Before you start shopping for business space, you need to have a clear picture of what you must have, what you’d like to have, what you absolutely won’t tolerate and how much you’re able to pay. Developing that picture can be a time-consuming process that’s both exciting and tedious, but it’s essential you give it the attention it deserves.
Be systematic and realistic as you consider the following:
Style of operation.
Is your operation going to be formal and elegant? Or kicked-back and casual? Your location should be consistent with your particular style and image. If your business is retailing, do you want a traditional store, or would you like to try operating from a kiosk (or booth) in a mall or a cart that you can move to various locations?
There are two important angles to the issue of demographics. First, consider who your customers are and how important their proximity to your location is.
Then take a look at the community. If your customer base is local, does a sufficient percentage of that population match your customer profile to support your business? Does the community have a stable economic base that will provide a healthy environment for your business? Be cautious when considering communities that are largely dependent on a particular industry for their economy; a downturn could be bad for business.
Now think about your work force. What skills do you need, and are people with those talents available? Does the community have the resources to serve their needs? Is there sufficient housing in the appropriate price range? Will your employees find the schools, recreational opportunities, culture, and other aspects of the community satisfactory?
Accessibility and parking.
Consider how accessible the facility will be for everyone who’ll be using it—customers, employees, and suppliers. If you’re on a busy street, how easy is it for cars to get in and out of your parking lot? Is the facility accessible to people with disabilities? What sort of deliveries are you likely to receive, and will your suppliers be able to easily and efficiently get materials to your business? Small-package couriers need to get in and out quickly; trucking companies need adequate roads and loading docks if you’re going to be receiving freight on pallets.

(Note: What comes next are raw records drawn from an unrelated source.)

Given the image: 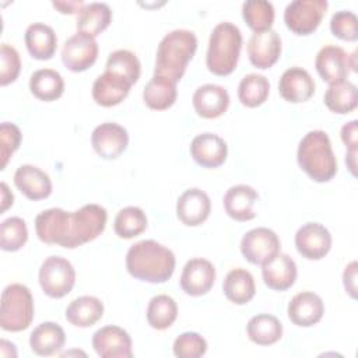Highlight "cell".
<instances>
[{
	"instance_id": "1",
	"label": "cell",
	"mask_w": 358,
	"mask_h": 358,
	"mask_svg": "<svg viewBox=\"0 0 358 358\" xmlns=\"http://www.w3.org/2000/svg\"><path fill=\"white\" fill-rule=\"evenodd\" d=\"M176 266L173 252L154 239H144L131 245L126 253L129 274L151 284L166 282Z\"/></svg>"
},
{
	"instance_id": "2",
	"label": "cell",
	"mask_w": 358,
	"mask_h": 358,
	"mask_svg": "<svg viewBox=\"0 0 358 358\" xmlns=\"http://www.w3.org/2000/svg\"><path fill=\"white\" fill-rule=\"evenodd\" d=\"M196 49L197 36L193 31L173 29L168 32L157 49L154 76L165 77L173 83L180 81Z\"/></svg>"
},
{
	"instance_id": "3",
	"label": "cell",
	"mask_w": 358,
	"mask_h": 358,
	"mask_svg": "<svg viewBox=\"0 0 358 358\" xmlns=\"http://www.w3.org/2000/svg\"><path fill=\"white\" fill-rule=\"evenodd\" d=\"M296 161L301 169L315 182L324 183L337 173V159L326 131L310 130L298 144Z\"/></svg>"
},
{
	"instance_id": "4",
	"label": "cell",
	"mask_w": 358,
	"mask_h": 358,
	"mask_svg": "<svg viewBox=\"0 0 358 358\" xmlns=\"http://www.w3.org/2000/svg\"><path fill=\"white\" fill-rule=\"evenodd\" d=\"M242 49V32L229 22L224 21L214 27L208 39L206 66L215 76L231 74L239 60Z\"/></svg>"
},
{
	"instance_id": "5",
	"label": "cell",
	"mask_w": 358,
	"mask_h": 358,
	"mask_svg": "<svg viewBox=\"0 0 358 358\" xmlns=\"http://www.w3.org/2000/svg\"><path fill=\"white\" fill-rule=\"evenodd\" d=\"M34 298L24 284H8L1 292L0 326L6 331H22L34 320Z\"/></svg>"
},
{
	"instance_id": "6",
	"label": "cell",
	"mask_w": 358,
	"mask_h": 358,
	"mask_svg": "<svg viewBox=\"0 0 358 358\" xmlns=\"http://www.w3.org/2000/svg\"><path fill=\"white\" fill-rule=\"evenodd\" d=\"M108 213L105 207L90 203L70 213L67 236L62 248L74 249L98 238L106 227Z\"/></svg>"
},
{
	"instance_id": "7",
	"label": "cell",
	"mask_w": 358,
	"mask_h": 358,
	"mask_svg": "<svg viewBox=\"0 0 358 358\" xmlns=\"http://www.w3.org/2000/svg\"><path fill=\"white\" fill-rule=\"evenodd\" d=\"M38 280L42 291L50 298L66 296L76 284L73 264L62 256H49L41 264Z\"/></svg>"
},
{
	"instance_id": "8",
	"label": "cell",
	"mask_w": 358,
	"mask_h": 358,
	"mask_svg": "<svg viewBox=\"0 0 358 358\" xmlns=\"http://www.w3.org/2000/svg\"><path fill=\"white\" fill-rule=\"evenodd\" d=\"M326 0H294L284 10V22L296 35H309L317 29L327 10Z\"/></svg>"
},
{
	"instance_id": "9",
	"label": "cell",
	"mask_w": 358,
	"mask_h": 358,
	"mask_svg": "<svg viewBox=\"0 0 358 358\" xmlns=\"http://www.w3.org/2000/svg\"><path fill=\"white\" fill-rule=\"evenodd\" d=\"M315 67L323 81L336 84L347 80L350 71H357L355 53L348 55L343 48L336 45L323 46L315 59Z\"/></svg>"
},
{
	"instance_id": "10",
	"label": "cell",
	"mask_w": 358,
	"mask_h": 358,
	"mask_svg": "<svg viewBox=\"0 0 358 358\" xmlns=\"http://www.w3.org/2000/svg\"><path fill=\"white\" fill-rule=\"evenodd\" d=\"M277 234L266 227L248 231L241 239V253L252 264H263L280 252Z\"/></svg>"
},
{
	"instance_id": "11",
	"label": "cell",
	"mask_w": 358,
	"mask_h": 358,
	"mask_svg": "<svg viewBox=\"0 0 358 358\" xmlns=\"http://www.w3.org/2000/svg\"><path fill=\"white\" fill-rule=\"evenodd\" d=\"M98 57V43L94 36L78 32L71 35L62 48V62L63 64L74 71H85L90 69Z\"/></svg>"
},
{
	"instance_id": "12",
	"label": "cell",
	"mask_w": 358,
	"mask_h": 358,
	"mask_svg": "<svg viewBox=\"0 0 358 358\" xmlns=\"http://www.w3.org/2000/svg\"><path fill=\"white\" fill-rule=\"evenodd\" d=\"M295 248L308 260H320L331 249V234L319 222H306L295 234Z\"/></svg>"
},
{
	"instance_id": "13",
	"label": "cell",
	"mask_w": 358,
	"mask_h": 358,
	"mask_svg": "<svg viewBox=\"0 0 358 358\" xmlns=\"http://www.w3.org/2000/svg\"><path fill=\"white\" fill-rule=\"evenodd\" d=\"M91 144L101 158L116 159L129 145V133L115 122H105L92 130Z\"/></svg>"
},
{
	"instance_id": "14",
	"label": "cell",
	"mask_w": 358,
	"mask_h": 358,
	"mask_svg": "<svg viewBox=\"0 0 358 358\" xmlns=\"http://www.w3.org/2000/svg\"><path fill=\"white\" fill-rule=\"evenodd\" d=\"M131 337L115 324L98 329L92 336V347L101 358H131Z\"/></svg>"
},
{
	"instance_id": "15",
	"label": "cell",
	"mask_w": 358,
	"mask_h": 358,
	"mask_svg": "<svg viewBox=\"0 0 358 358\" xmlns=\"http://www.w3.org/2000/svg\"><path fill=\"white\" fill-rule=\"evenodd\" d=\"M214 264L203 257H194L186 262L180 274V288L190 296L206 295L215 281Z\"/></svg>"
},
{
	"instance_id": "16",
	"label": "cell",
	"mask_w": 358,
	"mask_h": 358,
	"mask_svg": "<svg viewBox=\"0 0 358 358\" xmlns=\"http://www.w3.org/2000/svg\"><path fill=\"white\" fill-rule=\"evenodd\" d=\"M190 155L203 168L214 169L221 166L228 155V145L218 134L206 131L197 134L190 143Z\"/></svg>"
},
{
	"instance_id": "17",
	"label": "cell",
	"mask_w": 358,
	"mask_h": 358,
	"mask_svg": "<svg viewBox=\"0 0 358 358\" xmlns=\"http://www.w3.org/2000/svg\"><path fill=\"white\" fill-rule=\"evenodd\" d=\"M211 213V200L208 194L199 189L190 187L185 190L176 201V215L179 221L187 227L201 225Z\"/></svg>"
},
{
	"instance_id": "18",
	"label": "cell",
	"mask_w": 358,
	"mask_h": 358,
	"mask_svg": "<svg viewBox=\"0 0 358 358\" xmlns=\"http://www.w3.org/2000/svg\"><path fill=\"white\" fill-rule=\"evenodd\" d=\"M281 55V38L274 29L255 32L248 42V56L250 63L260 69H270Z\"/></svg>"
},
{
	"instance_id": "19",
	"label": "cell",
	"mask_w": 358,
	"mask_h": 358,
	"mask_svg": "<svg viewBox=\"0 0 358 358\" xmlns=\"http://www.w3.org/2000/svg\"><path fill=\"white\" fill-rule=\"evenodd\" d=\"M315 80L308 70L294 66L287 69L278 81L280 95L291 103H301L309 101L315 94Z\"/></svg>"
},
{
	"instance_id": "20",
	"label": "cell",
	"mask_w": 358,
	"mask_h": 358,
	"mask_svg": "<svg viewBox=\"0 0 358 358\" xmlns=\"http://www.w3.org/2000/svg\"><path fill=\"white\" fill-rule=\"evenodd\" d=\"M287 313L289 320L299 327H310L319 323L324 315L322 298L312 291H302L292 296Z\"/></svg>"
},
{
	"instance_id": "21",
	"label": "cell",
	"mask_w": 358,
	"mask_h": 358,
	"mask_svg": "<svg viewBox=\"0 0 358 358\" xmlns=\"http://www.w3.org/2000/svg\"><path fill=\"white\" fill-rule=\"evenodd\" d=\"M69 217L70 213L59 207L41 211L35 218V232L38 238L43 243L63 246L67 236Z\"/></svg>"
},
{
	"instance_id": "22",
	"label": "cell",
	"mask_w": 358,
	"mask_h": 358,
	"mask_svg": "<svg viewBox=\"0 0 358 358\" xmlns=\"http://www.w3.org/2000/svg\"><path fill=\"white\" fill-rule=\"evenodd\" d=\"M196 113L204 119H215L224 115L229 106L228 91L218 84L200 85L192 98Z\"/></svg>"
},
{
	"instance_id": "23",
	"label": "cell",
	"mask_w": 358,
	"mask_h": 358,
	"mask_svg": "<svg viewBox=\"0 0 358 358\" xmlns=\"http://www.w3.org/2000/svg\"><path fill=\"white\" fill-rule=\"evenodd\" d=\"M296 264L291 256L278 252L270 260L262 264V277L264 284L274 291L291 288L296 280Z\"/></svg>"
},
{
	"instance_id": "24",
	"label": "cell",
	"mask_w": 358,
	"mask_h": 358,
	"mask_svg": "<svg viewBox=\"0 0 358 358\" xmlns=\"http://www.w3.org/2000/svg\"><path fill=\"white\" fill-rule=\"evenodd\" d=\"M131 83L124 77L112 71H103L98 76L92 84L94 101L105 108L119 105L130 92Z\"/></svg>"
},
{
	"instance_id": "25",
	"label": "cell",
	"mask_w": 358,
	"mask_h": 358,
	"mask_svg": "<svg viewBox=\"0 0 358 358\" xmlns=\"http://www.w3.org/2000/svg\"><path fill=\"white\" fill-rule=\"evenodd\" d=\"M14 185L29 200H42L52 193V180L41 168L24 164L14 173Z\"/></svg>"
},
{
	"instance_id": "26",
	"label": "cell",
	"mask_w": 358,
	"mask_h": 358,
	"mask_svg": "<svg viewBox=\"0 0 358 358\" xmlns=\"http://www.w3.org/2000/svg\"><path fill=\"white\" fill-rule=\"evenodd\" d=\"M257 199L259 194L252 186L235 185L224 194V210L235 221H250L256 217L253 206Z\"/></svg>"
},
{
	"instance_id": "27",
	"label": "cell",
	"mask_w": 358,
	"mask_h": 358,
	"mask_svg": "<svg viewBox=\"0 0 358 358\" xmlns=\"http://www.w3.org/2000/svg\"><path fill=\"white\" fill-rule=\"evenodd\" d=\"M66 343V333L55 322H43L38 324L29 336V347L32 352L41 357H49L60 352Z\"/></svg>"
},
{
	"instance_id": "28",
	"label": "cell",
	"mask_w": 358,
	"mask_h": 358,
	"mask_svg": "<svg viewBox=\"0 0 358 358\" xmlns=\"http://www.w3.org/2000/svg\"><path fill=\"white\" fill-rule=\"evenodd\" d=\"M25 45L29 55L36 60H49L57 48V36L52 27L34 22L25 31Z\"/></svg>"
},
{
	"instance_id": "29",
	"label": "cell",
	"mask_w": 358,
	"mask_h": 358,
	"mask_svg": "<svg viewBox=\"0 0 358 358\" xmlns=\"http://www.w3.org/2000/svg\"><path fill=\"white\" fill-rule=\"evenodd\" d=\"M64 316L76 327H91L103 316V303L96 296L83 295L67 305Z\"/></svg>"
},
{
	"instance_id": "30",
	"label": "cell",
	"mask_w": 358,
	"mask_h": 358,
	"mask_svg": "<svg viewBox=\"0 0 358 358\" xmlns=\"http://www.w3.org/2000/svg\"><path fill=\"white\" fill-rule=\"evenodd\" d=\"M222 291L228 301L235 305H245L252 301L256 294L255 278L245 268H232L224 278Z\"/></svg>"
},
{
	"instance_id": "31",
	"label": "cell",
	"mask_w": 358,
	"mask_h": 358,
	"mask_svg": "<svg viewBox=\"0 0 358 358\" xmlns=\"http://www.w3.org/2000/svg\"><path fill=\"white\" fill-rule=\"evenodd\" d=\"M112 21V10L106 3H90L85 4L77 14L76 27L78 32L98 36L103 32Z\"/></svg>"
},
{
	"instance_id": "32",
	"label": "cell",
	"mask_w": 358,
	"mask_h": 358,
	"mask_svg": "<svg viewBox=\"0 0 358 358\" xmlns=\"http://www.w3.org/2000/svg\"><path fill=\"white\" fill-rule=\"evenodd\" d=\"M29 90L35 98L52 102L63 95L64 80L62 74L53 69H39L34 71L29 78Z\"/></svg>"
},
{
	"instance_id": "33",
	"label": "cell",
	"mask_w": 358,
	"mask_h": 358,
	"mask_svg": "<svg viewBox=\"0 0 358 358\" xmlns=\"http://www.w3.org/2000/svg\"><path fill=\"white\" fill-rule=\"evenodd\" d=\"M246 334L257 345H271L282 337V324L274 315L259 313L249 319Z\"/></svg>"
},
{
	"instance_id": "34",
	"label": "cell",
	"mask_w": 358,
	"mask_h": 358,
	"mask_svg": "<svg viewBox=\"0 0 358 358\" xmlns=\"http://www.w3.org/2000/svg\"><path fill=\"white\" fill-rule=\"evenodd\" d=\"M176 96V83L159 76H152L143 90L144 103L154 110H165L171 108L175 103Z\"/></svg>"
},
{
	"instance_id": "35",
	"label": "cell",
	"mask_w": 358,
	"mask_h": 358,
	"mask_svg": "<svg viewBox=\"0 0 358 358\" xmlns=\"http://www.w3.org/2000/svg\"><path fill=\"white\" fill-rule=\"evenodd\" d=\"M324 105L334 113L347 115L358 105V91L355 84L348 80L330 84L323 96Z\"/></svg>"
},
{
	"instance_id": "36",
	"label": "cell",
	"mask_w": 358,
	"mask_h": 358,
	"mask_svg": "<svg viewBox=\"0 0 358 358\" xmlns=\"http://www.w3.org/2000/svg\"><path fill=\"white\" fill-rule=\"evenodd\" d=\"M147 322L155 330H165L171 327L178 317V305L169 295L161 294L150 299L147 305Z\"/></svg>"
},
{
	"instance_id": "37",
	"label": "cell",
	"mask_w": 358,
	"mask_h": 358,
	"mask_svg": "<svg viewBox=\"0 0 358 358\" xmlns=\"http://www.w3.org/2000/svg\"><path fill=\"white\" fill-rule=\"evenodd\" d=\"M270 94V83L266 76L246 74L238 85V98L248 108H257L266 102Z\"/></svg>"
},
{
	"instance_id": "38",
	"label": "cell",
	"mask_w": 358,
	"mask_h": 358,
	"mask_svg": "<svg viewBox=\"0 0 358 358\" xmlns=\"http://www.w3.org/2000/svg\"><path fill=\"white\" fill-rule=\"evenodd\" d=\"M147 222V215L140 207L127 206L116 214L113 229L119 238L131 239L145 231Z\"/></svg>"
},
{
	"instance_id": "39",
	"label": "cell",
	"mask_w": 358,
	"mask_h": 358,
	"mask_svg": "<svg viewBox=\"0 0 358 358\" xmlns=\"http://www.w3.org/2000/svg\"><path fill=\"white\" fill-rule=\"evenodd\" d=\"M274 15V6L267 0H246L242 4V17L253 32L271 29Z\"/></svg>"
},
{
	"instance_id": "40",
	"label": "cell",
	"mask_w": 358,
	"mask_h": 358,
	"mask_svg": "<svg viewBox=\"0 0 358 358\" xmlns=\"http://www.w3.org/2000/svg\"><path fill=\"white\" fill-rule=\"evenodd\" d=\"M106 71H112L129 80L131 84H136L141 74V64L136 53L127 49L113 50L105 64Z\"/></svg>"
},
{
	"instance_id": "41",
	"label": "cell",
	"mask_w": 358,
	"mask_h": 358,
	"mask_svg": "<svg viewBox=\"0 0 358 358\" xmlns=\"http://www.w3.org/2000/svg\"><path fill=\"white\" fill-rule=\"evenodd\" d=\"M28 241V228L22 218L8 217L0 224V248L6 252L20 250Z\"/></svg>"
},
{
	"instance_id": "42",
	"label": "cell",
	"mask_w": 358,
	"mask_h": 358,
	"mask_svg": "<svg viewBox=\"0 0 358 358\" xmlns=\"http://www.w3.org/2000/svg\"><path fill=\"white\" fill-rule=\"evenodd\" d=\"M172 351L179 358H199L206 354L207 341L196 331H185L175 338Z\"/></svg>"
},
{
	"instance_id": "43",
	"label": "cell",
	"mask_w": 358,
	"mask_h": 358,
	"mask_svg": "<svg viewBox=\"0 0 358 358\" xmlns=\"http://www.w3.org/2000/svg\"><path fill=\"white\" fill-rule=\"evenodd\" d=\"M331 34L343 41L354 42L358 39V18L352 11L340 10L331 15L330 20Z\"/></svg>"
},
{
	"instance_id": "44",
	"label": "cell",
	"mask_w": 358,
	"mask_h": 358,
	"mask_svg": "<svg viewBox=\"0 0 358 358\" xmlns=\"http://www.w3.org/2000/svg\"><path fill=\"white\" fill-rule=\"evenodd\" d=\"M21 70V60L17 49L8 43L0 46V84L8 85L14 83Z\"/></svg>"
},
{
	"instance_id": "45",
	"label": "cell",
	"mask_w": 358,
	"mask_h": 358,
	"mask_svg": "<svg viewBox=\"0 0 358 358\" xmlns=\"http://www.w3.org/2000/svg\"><path fill=\"white\" fill-rule=\"evenodd\" d=\"M21 130L17 124L10 122H3L0 124V157H1V169L6 168L10 157L18 150L21 144Z\"/></svg>"
},
{
	"instance_id": "46",
	"label": "cell",
	"mask_w": 358,
	"mask_h": 358,
	"mask_svg": "<svg viewBox=\"0 0 358 358\" xmlns=\"http://www.w3.org/2000/svg\"><path fill=\"white\" fill-rule=\"evenodd\" d=\"M341 140L347 147V151H357L358 145V122L354 119L345 123L340 131Z\"/></svg>"
},
{
	"instance_id": "47",
	"label": "cell",
	"mask_w": 358,
	"mask_h": 358,
	"mask_svg": "<svg viewBox=\"0 0 358 358\" xmlns=\"http://www.w3.org/2000/svg\"><path fill=\"white\" fill-rule=\"evenodd\" d=\"M357 262L352 260L351 263H348L344 268L343 273V284L344 288L347 291V294L355 299L357 298Z\"/></svg>"
},
{
	"instance_id": "48",
	"label": "cell",
	"mask_w": 358,
	"mask_h": 358,
	"mask_svg": "<svg viewBox=\"0 0 358 358\" xmlns=\"http://www.w3.org/2000/svg\"><path fill=\"white\" fill-rule=\"evenodd\" d=\"M52 6L59 10L62 14H74L85 6L83 0H71V1H52Z\"/></svg>"
},
{
	"instance_id": "49",
	"label": "cell",
	"mask_w": 358,
	"mask_h": 358,
	"mask_svg": "<svg viewBox=\"0 0 358 358\" xmlns=\"http://www.w3.org/2000/svg\"><path fill=\"white\" fill-rule=\"evenodd\" d=\"M0 186H1V214H3L10 206H13L14 196H13L11 190L8 189L6 182H1Z\"/></svg>"
},
{
	"instance_id": "50",
	"label": "cell",
	"mask_w": 358,
	"mask_h": 358,
	"mask_svg": "<svg viewBox=\"0 0 358 358\" xmlns=\"http://www.w3.org/2000/svg\"><path fill=\"white\" fill-rule=\"evenodd\" d=\"M345 164L352 175H355V166H357V151H347L345 154Z\"/></svg>"
}]
</instances>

Find out about the days and hours of service and access to locations you’re considering. Are the heating and cooling systems left on or turned off at night and on weekends? If you’re inside an office building, are there periods when exterior doors are locked and, if so, can you have keys? A beautiful office building at a great price is a lousy deal if you plan to work weekends but the building is closed on weekends—or they allow you access, but the air conditioning and heat are turned off so you roast in the summer and freeze in the winter.
Be sure there’s ample convenient parking for both customers and employees. As with foot traffic, take the time to monitor the facility at various times and days to see how the demand for parking fluctuates. Also make sure the parking lot is well-maintained and adequately lighted.
Proximity to other businesses and services.
Take a look at what other businesses and services are in the vicinity from two key perspectives. First, see if you can benefit from nearby businesses—by the customer traffic they generate—because those companies and their employees could become your customers, or because it may be convenient and efficient for you to be their customer.
Second, look at how they’ll enrich the quality of your company as a workplace. Does the vicinity have an adequate selection of restaurants so your employees have places to go for lunch? Is there a nearby day-care center for employees with children? Are other shops and services you and your employees might want conveniently located?
Image and history of the site.
What does this address say about your company? Particularly if you’re targeting a local market, be sure your location accurately reflects the image you want to project. It’s also a good idea to check out the history of the site. Consider how it’s evolved over the years.
Ask about previous tenants. If you’re opening a restaurant where five restaurants have failed, you may be starting off with an insurmountable handicap—either because there’s something wrong with the location or because the public will assume your business will go the way of the previous tenants. If several types of businesses have been there and failed, do some research to find out why—you need to confirm whether the problem was with the businesses or the location. That previous occupants have been wildly successful is certainly a good sign, but temper that with information on what type of businesses they were compared to yours.
Find out if any ordinances or zoning restrictions could affect your business in any way. Check for the specific location you’re considering as well as neighboring properties—you probably don’t want a liquor store opening up next to your day-care center.
The building’s infrastructure.
Many older buildings don’t have the necessary infrastructure to support the high-tech needs of contemporary operations. Make sure the building has adequate electrical, air conditioning, and telecommunications service to meet your present and future needs. It’s a good idea to hire an independent engineer to check this out for you so you’re sure to have an objective evaluation.
Utilities and other costs.
Rent composes the major portion of your ongoing facilities expense, but consider extras such as utilities—they’re included in some leases but not in others. If they’re not included, ask the utility company for a summary of the previous year’s usage and billing for the site. Also find out what kind of security deposits the various utility providers require so you can develop an accurate move-in budget; however, you may not need a deposit if you have an established payment record with the company.
If you have to provide your own janitorial service, what will it cost? What are insurance rates for the area? Do you have to pay extra for parking? Consider all your location-related expenses, and factor them into your decision.